Open innovation is a term coined by Henry Chesbrough, a professor at UC Berkeley, who defines the process as: “The use of purposive inflows and outflows of knowledge to accelerate internal innovation, and expand the markets for external use of innovation, respectively.” The best definition I’ve seen is: “Open innovation is using the market instead of internal hierarchies to source and commercialize innovations.”
Many of the largest consumer packaged goods companies (CPGs), such as Procter & Gamble, Kraft, Nestle and General Mills espouse open innovation. They have developed sophisticated networking systems and “innovation portals” to gather and evaluate innovations from a variety of sources, most frequently from small and medium enterprises. Even packaging suppliers are jumping on board. For Crown Holdings Inc., the goal of its open-innovation program “is to help our customers use metal packaging as a powerful means to build stronger brands.

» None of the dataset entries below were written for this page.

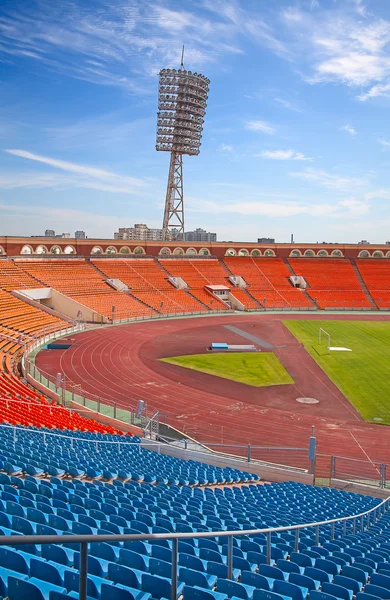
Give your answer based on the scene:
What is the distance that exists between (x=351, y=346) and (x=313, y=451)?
28236mm

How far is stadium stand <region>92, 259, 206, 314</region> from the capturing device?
62531 millimetres

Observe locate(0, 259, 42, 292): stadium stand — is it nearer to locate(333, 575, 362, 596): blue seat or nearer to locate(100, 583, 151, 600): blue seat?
locate(333, 575, 362, 596): blue seat

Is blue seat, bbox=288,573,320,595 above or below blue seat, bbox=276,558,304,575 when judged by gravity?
above

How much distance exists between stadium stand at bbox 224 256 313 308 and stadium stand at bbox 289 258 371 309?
2284mm

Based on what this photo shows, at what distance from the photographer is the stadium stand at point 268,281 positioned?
70188 millimetres

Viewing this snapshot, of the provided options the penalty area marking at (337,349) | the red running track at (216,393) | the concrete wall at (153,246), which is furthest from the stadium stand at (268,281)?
the penalty area marking at (337,349)

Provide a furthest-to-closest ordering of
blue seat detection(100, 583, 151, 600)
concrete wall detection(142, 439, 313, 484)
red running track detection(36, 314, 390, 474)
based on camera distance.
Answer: red running track detection(36, 314, 390, 474), concrete wall detection(142, 439, 313, 484), blue seat detection(100, 583, 151, 600)

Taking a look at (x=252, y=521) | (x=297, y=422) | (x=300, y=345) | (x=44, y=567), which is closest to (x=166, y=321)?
(x=300, y=345)

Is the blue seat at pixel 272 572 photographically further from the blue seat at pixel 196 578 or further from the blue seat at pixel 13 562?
the blue seat at pixel 13 562

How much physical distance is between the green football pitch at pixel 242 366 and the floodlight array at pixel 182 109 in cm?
4440

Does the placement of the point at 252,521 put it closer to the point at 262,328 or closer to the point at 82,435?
the point at 82,435

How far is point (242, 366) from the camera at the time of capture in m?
36.8

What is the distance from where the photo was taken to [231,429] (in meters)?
23.4

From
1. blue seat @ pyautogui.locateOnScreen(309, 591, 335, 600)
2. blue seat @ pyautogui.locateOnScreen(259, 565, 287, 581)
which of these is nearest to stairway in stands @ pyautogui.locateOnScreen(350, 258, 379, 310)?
blue seat @ pyautogui.locateOnScreen(259, 565, 287, 581)
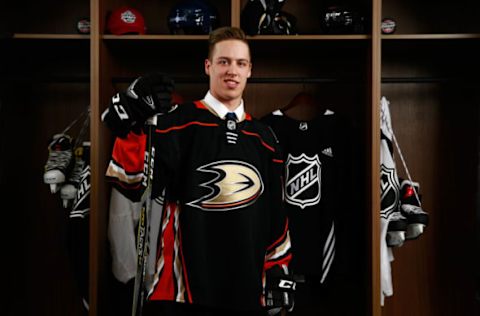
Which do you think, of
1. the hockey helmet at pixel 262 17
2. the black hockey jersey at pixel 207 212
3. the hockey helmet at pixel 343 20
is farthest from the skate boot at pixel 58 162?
the hockey helmet at pixel 343 20

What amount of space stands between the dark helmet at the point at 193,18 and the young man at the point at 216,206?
→ 1.20 ft

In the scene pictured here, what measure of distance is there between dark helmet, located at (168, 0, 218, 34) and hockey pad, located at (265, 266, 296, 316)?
94 cm

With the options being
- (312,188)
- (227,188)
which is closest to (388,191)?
(312,188)

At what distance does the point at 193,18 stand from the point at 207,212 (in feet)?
2.67

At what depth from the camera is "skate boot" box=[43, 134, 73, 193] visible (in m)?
2.09

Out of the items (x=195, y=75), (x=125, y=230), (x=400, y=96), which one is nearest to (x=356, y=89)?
(x=400, y=96)

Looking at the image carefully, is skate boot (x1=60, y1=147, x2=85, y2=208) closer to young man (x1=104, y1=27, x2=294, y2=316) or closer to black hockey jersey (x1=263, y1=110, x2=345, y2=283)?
young man (x1=104, y1=27, x2=294, y2=316)

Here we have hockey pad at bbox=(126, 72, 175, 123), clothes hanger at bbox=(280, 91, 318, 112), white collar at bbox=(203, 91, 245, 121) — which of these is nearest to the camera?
hockey pad at bbox=(126, 72, 175, 123)

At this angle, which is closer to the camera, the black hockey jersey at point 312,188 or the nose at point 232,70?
the nose at point 232,70

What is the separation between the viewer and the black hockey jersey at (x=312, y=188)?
216 centimetres

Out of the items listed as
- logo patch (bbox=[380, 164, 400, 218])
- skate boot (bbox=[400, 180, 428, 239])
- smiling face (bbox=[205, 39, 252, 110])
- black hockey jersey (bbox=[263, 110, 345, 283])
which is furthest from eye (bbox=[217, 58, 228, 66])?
skate boot (bbox=[400, 180, 428, 239])

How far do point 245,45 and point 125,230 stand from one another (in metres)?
0.84

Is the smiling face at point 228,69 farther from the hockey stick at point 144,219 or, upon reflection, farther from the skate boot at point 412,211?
the skate boot at point 412,211

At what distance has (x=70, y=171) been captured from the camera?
2.16 m
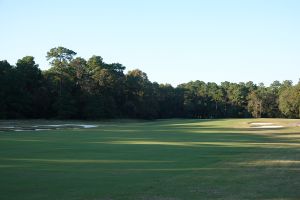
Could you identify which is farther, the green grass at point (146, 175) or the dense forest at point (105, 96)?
the dense forest at point (105, 96)

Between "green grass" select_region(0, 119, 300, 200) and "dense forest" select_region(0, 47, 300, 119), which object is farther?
"dense forest" select_region(0, 47, 300, 119)

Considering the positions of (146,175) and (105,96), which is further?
(105,96)

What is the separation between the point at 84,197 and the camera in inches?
413

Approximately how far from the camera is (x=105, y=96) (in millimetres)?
102188

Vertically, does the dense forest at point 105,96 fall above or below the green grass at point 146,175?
above

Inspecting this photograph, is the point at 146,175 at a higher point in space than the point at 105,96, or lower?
lower

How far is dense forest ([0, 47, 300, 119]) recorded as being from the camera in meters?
87.6

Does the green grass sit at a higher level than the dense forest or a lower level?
lower

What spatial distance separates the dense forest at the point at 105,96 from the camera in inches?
3450

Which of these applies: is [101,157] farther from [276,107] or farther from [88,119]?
[276,107]

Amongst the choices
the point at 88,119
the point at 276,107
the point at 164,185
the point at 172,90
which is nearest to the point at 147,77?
the point at 172,90

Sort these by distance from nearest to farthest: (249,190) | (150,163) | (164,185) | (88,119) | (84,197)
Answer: (84,197)
(249,190)
(164,185)
(150,163)
(88,119)

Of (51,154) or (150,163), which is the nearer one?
(150,163)

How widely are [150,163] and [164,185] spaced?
5144mm
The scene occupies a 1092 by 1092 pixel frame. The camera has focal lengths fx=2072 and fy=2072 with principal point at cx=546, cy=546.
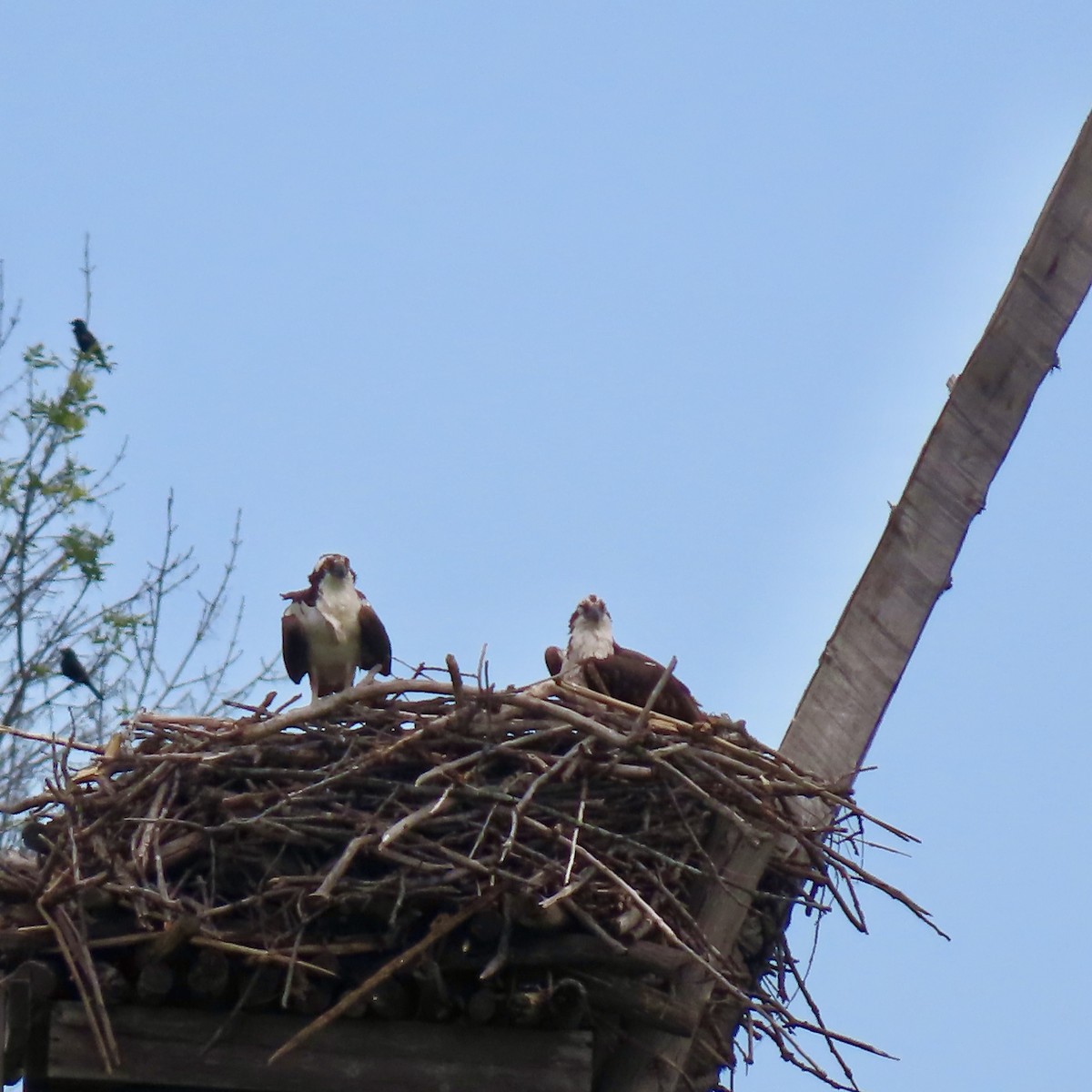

In a Harvard Business Review article, two P&G executives wrote that most mature companies have to create organic growth of up to 6 percent annually. For P&G, that’s the equivalent of building a $4 billion business each year, something they cannot achieve based solely on internal R&D. Under its Connect and Develop program, more than 50 percent of product initiatives at P&G involve significant collaboration with outside innovators.
Since the Industrial Revolution, companies have worked to conceive and develop their own innovations, gaining a competitive advantage as the first to bring a product or process to market and owning the exclusive intellectual property rights of the concept.
To make open innovation work in packaging requires companies to alter this business paradigm. By using an open approach, businesses increasingly are able to launch innovative products more quickly and at lower cost. Those companies that fail to grasp the opportunity risk losing market share.
Innovation is a core driver of business, and packagers need to make it one of their top priorities.